• **SUPPLIED PASSAGE**:
Partridge noted that "[Emma] afterwards gave Sarah and Maria Lawrence to him, and they lived in the house as his
wiles. I knew this" (Young, "Life," 186). [8]
Emma was not the only Smith strongly opposed to polygamy. Joseph received almost as much opposition from his brother
Hyrum as from Emma. After citing an anti-polygamy passage from the Book of Mormon (2 Jac.) in his 14 May 1843
public denouncement of the practice, Hyrum "Said there were many that had a great deal to say about the ancient order
of things Solomon & David having many wifes & Concubines -- but its an abomination in the Sight of God.... If an
angel from heaven should come and preach such doctrine, [you] would be sure to see his cloven foot and cloud of
blackness over his head" (Levi Richards Journal, 14 May 1843).
[p.55]
The following day Hyrum joined William Law, William Marks, and perhaps others in a conspiracy to ferret out evidence
of Smith's polygamous relationships. William Clayton recorded in his 23 May diary a conversation with Heber C.
Kimball "concerning a plot that is being laid to entrap the brethren [involved in polygamy]... by bro H[yrum], and
others." Hyrum related to Marks that "he did not believe in it [polygamy] and he was going to see Joseph about it,
and if Joseph had a revelation on the subject, he would believe it" (Newell and Avery 1984, 141).
Before he had a chance to talk with Joseph, however, Hyrum ran into Brigham Young. Young reported in an 1866 address
that the two sat down together on fence rails piled on the Masonic Hall lot. According to Young, Hyrum said he knew
that "you and the twelve know some things that I do not know. I can understand this by the motions, and talk, and
doings of Joseph, and I know there is something or other, which I do not understand, that is revealed to the Twelve.
Is this so?" The canny Young, aware of Hyrum's entrapment plans, replied: "I do not know any thing about what you
know, but I know what I know."
But Hyrum would not be denied: "I have mistrusted for a long time that Joseph has received a revelation that a man
should have more than one wife, and he has hinted as much to me, but I would not bear it.... I am convinced that
there is something that has not been told me." Young requested Hyrum to "sware with an uplifted hand, before God,
that you will never say another word against Joseph and his doings, and the doctrines he is preaching to the people."

• **SOURCE EXCERPT**:
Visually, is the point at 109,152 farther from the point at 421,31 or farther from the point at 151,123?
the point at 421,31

• **LIST OF TASKS**:
1/ In the passage on Hyrum Smith and polygamy, where did Hyrum and Brigham Young sit down together?
2/ Decide whether each statement agrees with the passage on Hyrum Smith and polygamy, answering yes or no and quoting the words that settle it: (a) Young's account of his talk with Hyrum comes from an 1866 address. (b) Hyrum spoke with Joseph before he met Brigham Young. (c) William Clayton wrote in his 23 May diary about a conversation with Heber C. Kimball.
3/ Copy the passage on Hyrum Smith and polygamy starting at "Partridge noted that" and ending at "14 May 1843).", but swap "abomination" for "offense".

• **RESPONSE LIST**:
1/ On fence rails piled on the Masonic Hall lot.

2/
(a) Yes: "Young reported in an 1866 address"
(b) No: "Before he had a chance to talk with Joseph, however, Hyrum ran into Brigham Young."
(c) Yes: "William Clayton recorded in his 23 May diary a conversation with Heber C. Kimball"

3/
Partridge noted that "[Emma] afterwards gave Sarah and Maria Lawrence to him, and they lived in the house as his
wiles. I knew this" (Young, "Life," 186). [8]
Emma was not the only Smith strongly opposed to polygamy. Joseph received almost as much opposition from his brother
Hyrum as from Emma. After citing an anti-polygamy passage from the Book of Mormon (2 Jac.) in his 14 May 1843
public denouncement of the practice, Hyrum "Said there were many that had a great deal to say about the ancient order
of things Solomon & David having many wifes & Concubines -- but its an offense in the Sight of God.... If an
angel from heaven should come and preach such doctrine, [you] would be sure to see his cloven foot and cloud of
blackness over his head" (Levi Richards Journal, 14 May 1843).